Open Source ERP: Was sich für Unternehmen lohnt
Open Source bei ERP bedeutet Quellcode-Zugriff, Anpassbarkeit und Wahlfreiheit bei Betrieb und Betreuung. Was das konkret für Mittelstand und IT-Entscheidungen heißt.
Open Source ERP stellt den Quellcode offen bereit. Unternehmen können die technische Basis prüfen, anpassen und erweitern, mit eigenem Team oder externen Dienstleister*innen. Im Gegensatz zu proprietären Systemen hängt die Weiterentwicklung nicht allein vom Hersteller ab.
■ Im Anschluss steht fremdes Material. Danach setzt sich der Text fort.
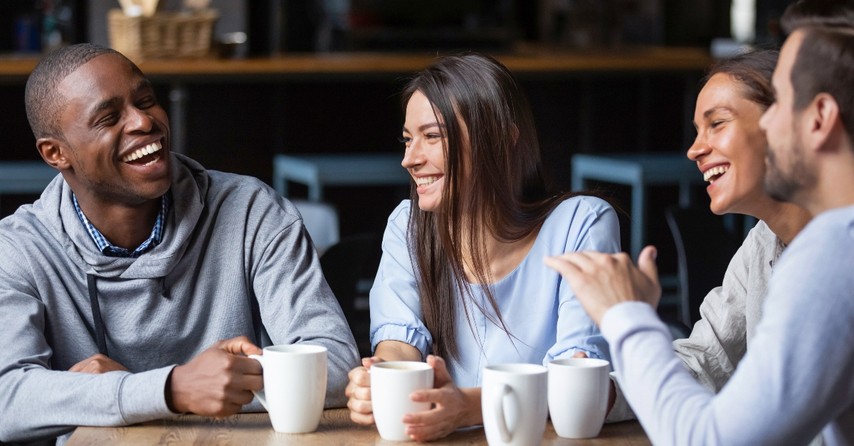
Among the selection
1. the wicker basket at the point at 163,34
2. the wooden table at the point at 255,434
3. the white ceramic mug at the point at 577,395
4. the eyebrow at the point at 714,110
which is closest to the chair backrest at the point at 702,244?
the eyebrow at the point at 714,110

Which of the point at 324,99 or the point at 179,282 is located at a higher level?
the point at 179,282

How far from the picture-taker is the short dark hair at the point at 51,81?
1822 millimetres

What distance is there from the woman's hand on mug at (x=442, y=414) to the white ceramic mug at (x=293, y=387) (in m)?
0.13

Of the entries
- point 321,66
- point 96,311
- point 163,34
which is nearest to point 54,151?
point 96,311

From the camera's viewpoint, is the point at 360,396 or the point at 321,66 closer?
the point at 360,396

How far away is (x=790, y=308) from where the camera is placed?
112 centimetres

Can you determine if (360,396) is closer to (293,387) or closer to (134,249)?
(293,387)

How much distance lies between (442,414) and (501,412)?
0.10 metres

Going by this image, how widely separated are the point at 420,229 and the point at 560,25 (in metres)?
6.08

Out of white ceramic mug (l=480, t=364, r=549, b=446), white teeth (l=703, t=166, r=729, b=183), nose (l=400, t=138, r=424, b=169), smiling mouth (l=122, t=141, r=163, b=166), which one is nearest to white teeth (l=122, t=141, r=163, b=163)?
smiling mouth (l=122, t=141, r=163, b=166)

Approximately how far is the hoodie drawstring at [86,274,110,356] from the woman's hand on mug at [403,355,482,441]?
0.62 metres

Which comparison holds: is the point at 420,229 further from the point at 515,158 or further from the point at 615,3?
the point at 615,3

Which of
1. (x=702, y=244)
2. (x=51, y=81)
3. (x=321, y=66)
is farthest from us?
(x=321, y=66)

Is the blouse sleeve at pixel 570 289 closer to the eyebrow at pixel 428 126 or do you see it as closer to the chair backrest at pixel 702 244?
the eyebrow at pixel 428 126
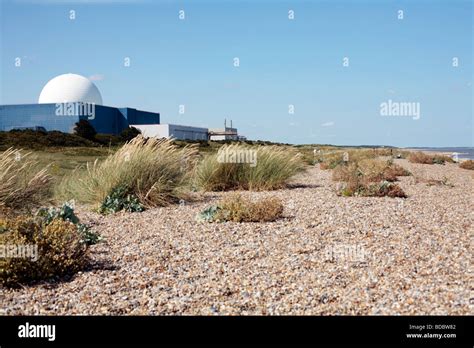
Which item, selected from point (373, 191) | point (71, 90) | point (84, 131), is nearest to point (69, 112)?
A: point (71, 90)

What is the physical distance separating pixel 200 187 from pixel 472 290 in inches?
331

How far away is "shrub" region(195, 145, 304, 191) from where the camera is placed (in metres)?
12.8

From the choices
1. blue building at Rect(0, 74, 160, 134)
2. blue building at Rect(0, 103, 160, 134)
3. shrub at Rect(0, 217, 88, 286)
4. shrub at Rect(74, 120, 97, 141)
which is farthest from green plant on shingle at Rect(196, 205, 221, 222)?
blue building at Rect(0, 103, 160, 134)

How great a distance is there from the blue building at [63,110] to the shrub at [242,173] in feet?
161

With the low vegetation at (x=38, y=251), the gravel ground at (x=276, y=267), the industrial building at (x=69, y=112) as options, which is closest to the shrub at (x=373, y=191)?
the gravel ground at (x=276, y=267)

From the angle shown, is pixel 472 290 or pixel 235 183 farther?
pixel 235 183

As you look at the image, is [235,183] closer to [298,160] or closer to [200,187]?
[200,187]

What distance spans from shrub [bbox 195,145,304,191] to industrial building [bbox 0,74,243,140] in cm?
4769

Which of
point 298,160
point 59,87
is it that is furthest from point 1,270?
point 59,87

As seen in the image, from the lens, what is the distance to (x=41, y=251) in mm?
5621

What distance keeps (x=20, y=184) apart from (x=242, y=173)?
5.74 meters

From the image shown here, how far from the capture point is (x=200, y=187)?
12773 millimetres

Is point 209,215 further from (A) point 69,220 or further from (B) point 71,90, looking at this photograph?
(B) point 71,90

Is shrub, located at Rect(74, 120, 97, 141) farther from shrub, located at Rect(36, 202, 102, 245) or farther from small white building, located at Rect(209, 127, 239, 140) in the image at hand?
shrub, located at Rect(36, 202, 102, 245)
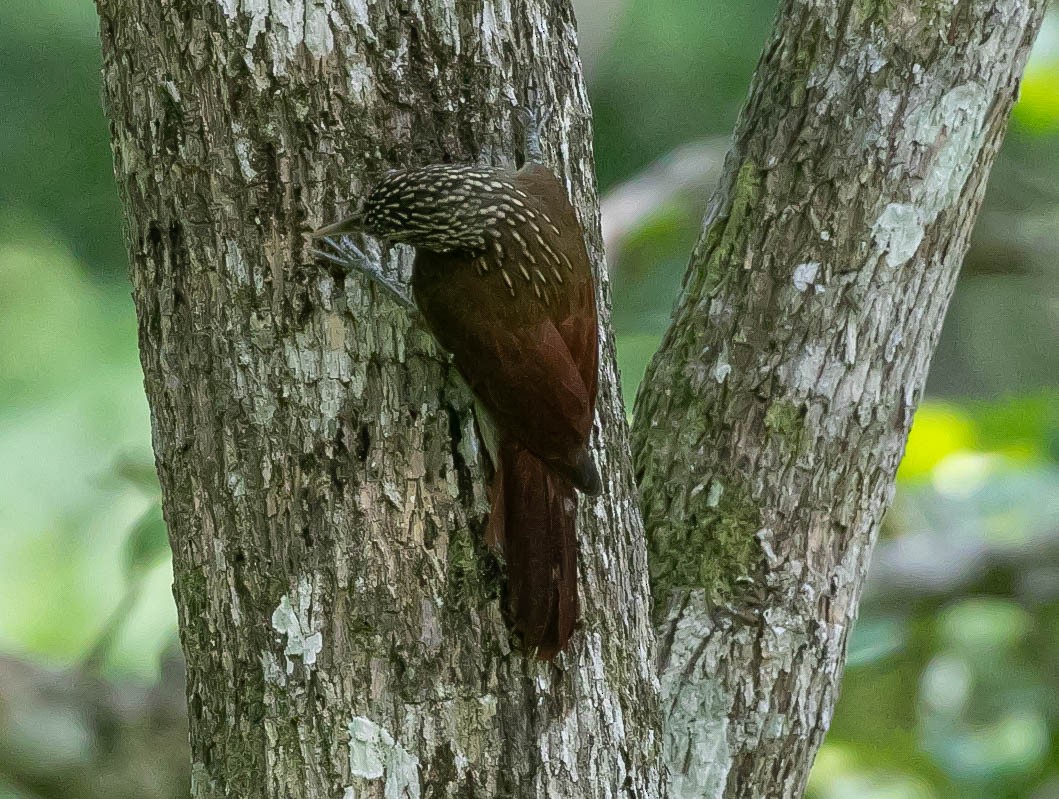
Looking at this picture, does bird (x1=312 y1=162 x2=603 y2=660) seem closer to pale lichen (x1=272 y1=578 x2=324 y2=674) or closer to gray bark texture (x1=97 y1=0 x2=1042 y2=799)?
gray bark texture (x1=97 y1=0 x2=1042 y2=799)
Was das in der Praxis bedeutet:
- Lieferantenwahl: Betrieb, Support und Erweiterung können gewechselt werden, wenn Qualität oder Konditionen nicht passen.
- Kostenstruktur: Keine Lizenzkosten pro Arbeitsplatz. Budget fließt in Prozesse, Integration und Betrieb.
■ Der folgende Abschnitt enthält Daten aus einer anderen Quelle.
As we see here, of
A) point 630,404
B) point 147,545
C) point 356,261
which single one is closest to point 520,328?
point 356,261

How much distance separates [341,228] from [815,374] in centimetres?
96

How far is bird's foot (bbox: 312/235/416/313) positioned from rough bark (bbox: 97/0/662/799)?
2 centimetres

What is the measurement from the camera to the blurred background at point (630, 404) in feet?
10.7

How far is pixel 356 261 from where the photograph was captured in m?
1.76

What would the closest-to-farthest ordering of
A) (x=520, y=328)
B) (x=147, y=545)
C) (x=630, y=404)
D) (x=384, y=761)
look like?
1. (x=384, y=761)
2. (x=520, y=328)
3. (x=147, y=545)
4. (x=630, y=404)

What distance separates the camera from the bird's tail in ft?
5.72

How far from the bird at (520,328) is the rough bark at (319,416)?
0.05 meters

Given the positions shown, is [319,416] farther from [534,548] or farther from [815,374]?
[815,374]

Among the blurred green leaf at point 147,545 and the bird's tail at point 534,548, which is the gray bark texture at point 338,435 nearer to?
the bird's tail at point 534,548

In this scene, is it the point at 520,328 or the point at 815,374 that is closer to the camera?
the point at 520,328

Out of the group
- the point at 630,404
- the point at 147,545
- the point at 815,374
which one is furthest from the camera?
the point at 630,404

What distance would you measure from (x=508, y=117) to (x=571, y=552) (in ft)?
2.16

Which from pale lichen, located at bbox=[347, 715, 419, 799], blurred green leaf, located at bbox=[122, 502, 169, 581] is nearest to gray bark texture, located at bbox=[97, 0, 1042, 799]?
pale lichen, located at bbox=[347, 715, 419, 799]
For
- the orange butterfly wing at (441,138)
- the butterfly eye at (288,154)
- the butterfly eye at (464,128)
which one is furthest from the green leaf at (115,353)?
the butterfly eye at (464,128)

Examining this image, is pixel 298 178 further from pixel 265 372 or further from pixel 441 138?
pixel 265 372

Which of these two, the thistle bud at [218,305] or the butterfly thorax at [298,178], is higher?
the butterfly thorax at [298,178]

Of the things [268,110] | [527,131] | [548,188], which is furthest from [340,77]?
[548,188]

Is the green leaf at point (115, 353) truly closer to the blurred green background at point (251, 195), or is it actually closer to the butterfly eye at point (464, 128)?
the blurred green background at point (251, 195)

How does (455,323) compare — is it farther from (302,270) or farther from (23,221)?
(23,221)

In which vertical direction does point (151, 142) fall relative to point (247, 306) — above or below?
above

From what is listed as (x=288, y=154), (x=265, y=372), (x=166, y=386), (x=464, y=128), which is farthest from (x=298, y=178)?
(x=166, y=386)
- Transparenz: Anpassungen und Schnittstellen sind nachvollziehbar, nicht nur über Hersteller-Dokumentation.
- Anpassbarkeit: Prozesse werden abgebildet, nicht an starre Standardmodule angepasst.
Open Source ist kein Garant für Unabhängigkeit. Entscheidend sind Lizenzmodell, Dokumentation der Anpassungen und ob Daten exportierbar bleiben. Wer nur das Label „Open Source“ kauft, aber ausschließlich beim Hersteller hostet und erweitert, hat Vendor Lock-in trotzdem.
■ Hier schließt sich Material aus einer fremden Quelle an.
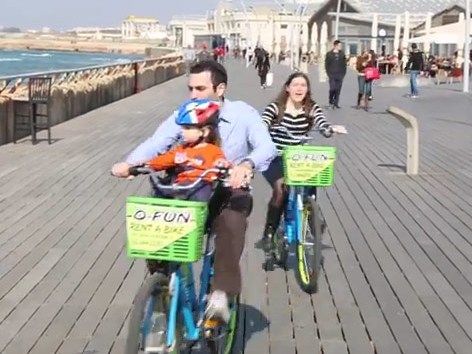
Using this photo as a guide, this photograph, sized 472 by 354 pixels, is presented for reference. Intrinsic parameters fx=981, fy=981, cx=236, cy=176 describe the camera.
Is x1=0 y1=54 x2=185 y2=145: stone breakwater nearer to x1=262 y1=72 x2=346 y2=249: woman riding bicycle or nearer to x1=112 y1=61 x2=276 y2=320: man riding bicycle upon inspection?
x1=262 y1=72 x2=346 y2=249: woman riding bicycle

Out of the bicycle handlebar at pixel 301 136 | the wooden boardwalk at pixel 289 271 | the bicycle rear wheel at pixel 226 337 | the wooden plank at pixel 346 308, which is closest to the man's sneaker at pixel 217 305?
the bicycle rear wheel at pixel 226 337

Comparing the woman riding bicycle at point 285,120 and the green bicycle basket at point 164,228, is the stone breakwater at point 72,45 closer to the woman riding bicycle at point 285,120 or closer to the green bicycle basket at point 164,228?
the woman riding bicycle at point 285,120

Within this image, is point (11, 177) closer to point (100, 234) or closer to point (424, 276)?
point (100, 234)

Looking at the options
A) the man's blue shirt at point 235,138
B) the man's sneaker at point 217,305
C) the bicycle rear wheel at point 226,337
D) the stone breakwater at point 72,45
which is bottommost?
the stone breakwater at point 72,45

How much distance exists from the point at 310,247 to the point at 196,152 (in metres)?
2.22

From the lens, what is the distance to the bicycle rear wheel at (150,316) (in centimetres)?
396

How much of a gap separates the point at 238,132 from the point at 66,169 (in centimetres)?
779

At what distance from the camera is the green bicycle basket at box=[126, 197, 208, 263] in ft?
13.1

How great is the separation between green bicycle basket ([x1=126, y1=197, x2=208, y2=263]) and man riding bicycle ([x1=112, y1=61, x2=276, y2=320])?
1.03ft

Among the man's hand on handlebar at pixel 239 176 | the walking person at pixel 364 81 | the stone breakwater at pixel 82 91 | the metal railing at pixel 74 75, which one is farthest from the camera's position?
the walking person at pixel 364 81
Für die Anbieterbewertung lohnt ein Blick auf Betriebsmodell, Community oder Hersteller-Ökosystem, Update-Pfade und wer bei Kündigung den Betrieb übernimmt. Digitale Souveränität entsteht durch diese Kombination, nicht durch Software allein.
Open Source ERP eignet sich für Unternehmen, die ERP langfristig an eigene Prozesse binden wollen und bereit sind, Betrieb und Weiterentwicklung aktiv zu steuern.